The nuclear envelope (NE) is a dynamic and selective barrier that organizes genome function and nucleocytoplasmic communication, and its structural deterioration is a hallmark of aging associated with diverse human diseases. 

Now, researchers from the Institute of Genetics and Developmental Biology of the Chinese Academy of Sciences (CAS) have uncovered a previously unrecognized mechanism by which mitochondrial redox signaling preserves NE structure and delays aging. 

Published in Nature Metabolism on February 3, the study identifies mitochondrial superoxide as a key developmental signal that maintains nuclear integrity by regulating lipid metabolism.

The NE is stabilized through the coordinated control of the nuclear lamina, cytoskeletal forces, and membrane composition. Most studies have focused on mitotic NE dynamics, leaving the mechanisms that preserve NE structure in non-dividing aging cells poorly understood. Mitochondria are central hubs of metabolic and signaling activity. Mild mitochondrial perturbations can promote cellular homeostasis and longevity through adaptive stress responses. However, whether mitochondrial redox signals directly regulate NE integrity during aging, and how this occurs, has remained unclear.

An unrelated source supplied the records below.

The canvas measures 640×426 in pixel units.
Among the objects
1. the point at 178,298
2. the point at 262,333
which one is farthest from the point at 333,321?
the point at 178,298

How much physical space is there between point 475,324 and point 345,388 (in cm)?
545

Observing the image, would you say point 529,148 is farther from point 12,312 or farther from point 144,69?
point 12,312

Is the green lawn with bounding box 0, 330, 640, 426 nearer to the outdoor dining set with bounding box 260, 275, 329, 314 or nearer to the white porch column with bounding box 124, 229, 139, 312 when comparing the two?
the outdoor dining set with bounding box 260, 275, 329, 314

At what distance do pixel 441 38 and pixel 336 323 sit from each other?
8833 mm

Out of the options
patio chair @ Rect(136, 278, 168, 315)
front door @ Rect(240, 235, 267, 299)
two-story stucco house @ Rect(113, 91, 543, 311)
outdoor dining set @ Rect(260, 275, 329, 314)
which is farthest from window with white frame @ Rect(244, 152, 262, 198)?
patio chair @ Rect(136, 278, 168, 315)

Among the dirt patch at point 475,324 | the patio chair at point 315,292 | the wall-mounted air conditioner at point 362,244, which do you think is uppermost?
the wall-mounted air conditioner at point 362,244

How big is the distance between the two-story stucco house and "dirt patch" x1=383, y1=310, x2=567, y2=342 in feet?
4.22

Using the nematode Caenorhabditis elegans as a model system, the researchers demonstrated that  reducing mitochondrial electron transport chain (ETC) activity in C. elegans significantly preserves NE integrity during aging. This protective effect depends on mitochondrial superoxide generated during development. Mechanistically, mitochondrial superoxide suppresses the activity of SBP-1, the nematode ortholog of mammalian SREBP, leading to reduced synthesis of unsaturated fatty acids. The resulting decrease in lipid peroxidation limits age-associated damage to the NE, thereby maintaining nuclear structure and function.

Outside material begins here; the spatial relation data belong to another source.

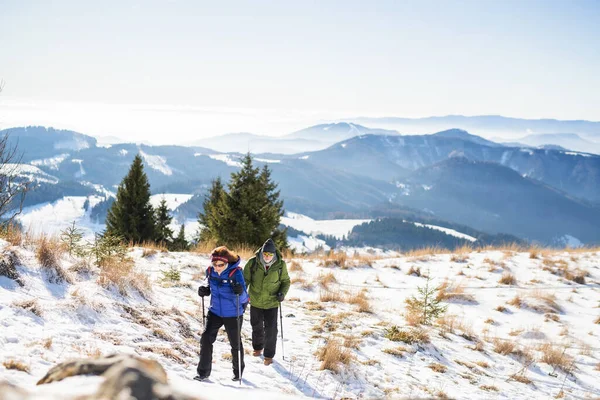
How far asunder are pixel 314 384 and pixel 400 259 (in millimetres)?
11649

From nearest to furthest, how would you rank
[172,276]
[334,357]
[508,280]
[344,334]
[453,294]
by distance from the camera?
1. [334,357]
2. [344,334]
3. [172,276]
4. [453,294]
5. [508,280]

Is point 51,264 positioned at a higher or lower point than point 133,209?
higher

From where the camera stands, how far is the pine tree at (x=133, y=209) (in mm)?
25344

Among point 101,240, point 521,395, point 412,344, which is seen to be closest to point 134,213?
point 101,240

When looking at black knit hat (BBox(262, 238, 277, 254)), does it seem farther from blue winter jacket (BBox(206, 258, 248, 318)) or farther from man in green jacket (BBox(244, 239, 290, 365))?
blue winter jacket (BBox(206, 258, 248, 318))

Importantly, direct interventions that inhibit lipid peroxidation were sufficient to preserve NE integrity, extend the lifespan of C. elegans, and alleviate age-associated cellular defects in human fibroblasts and in monkey cell models of Hutchinson–Gilford progeria syndrome. 

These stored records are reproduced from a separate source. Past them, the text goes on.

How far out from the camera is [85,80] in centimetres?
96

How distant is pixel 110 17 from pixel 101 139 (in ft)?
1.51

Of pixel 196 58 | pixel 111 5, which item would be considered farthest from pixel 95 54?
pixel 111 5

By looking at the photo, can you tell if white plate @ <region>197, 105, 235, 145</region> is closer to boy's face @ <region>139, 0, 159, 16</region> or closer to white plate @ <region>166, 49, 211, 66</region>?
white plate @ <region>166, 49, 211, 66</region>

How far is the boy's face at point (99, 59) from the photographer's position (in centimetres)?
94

These results suggest that lipid peroxidation is a critical downstream effector that links mitochondrial redox signaling to nuclear aging.

The study also identifies mitochondrial superoxide as a protective developmental signal that programs long-term NE stability. By establishing precise control of lipid peroxidation as a conserved strategy to delay nuclear aging, the study highlights redox-lipid crosstalk as a promising therapeutic approach to promote healthy aging and combat age-related diseases.

This work was supported by the National Key Research and Development Program of China, the National Natural Science Foundation of China, and the CAS Project for Young Scientists in Basic Research, etc.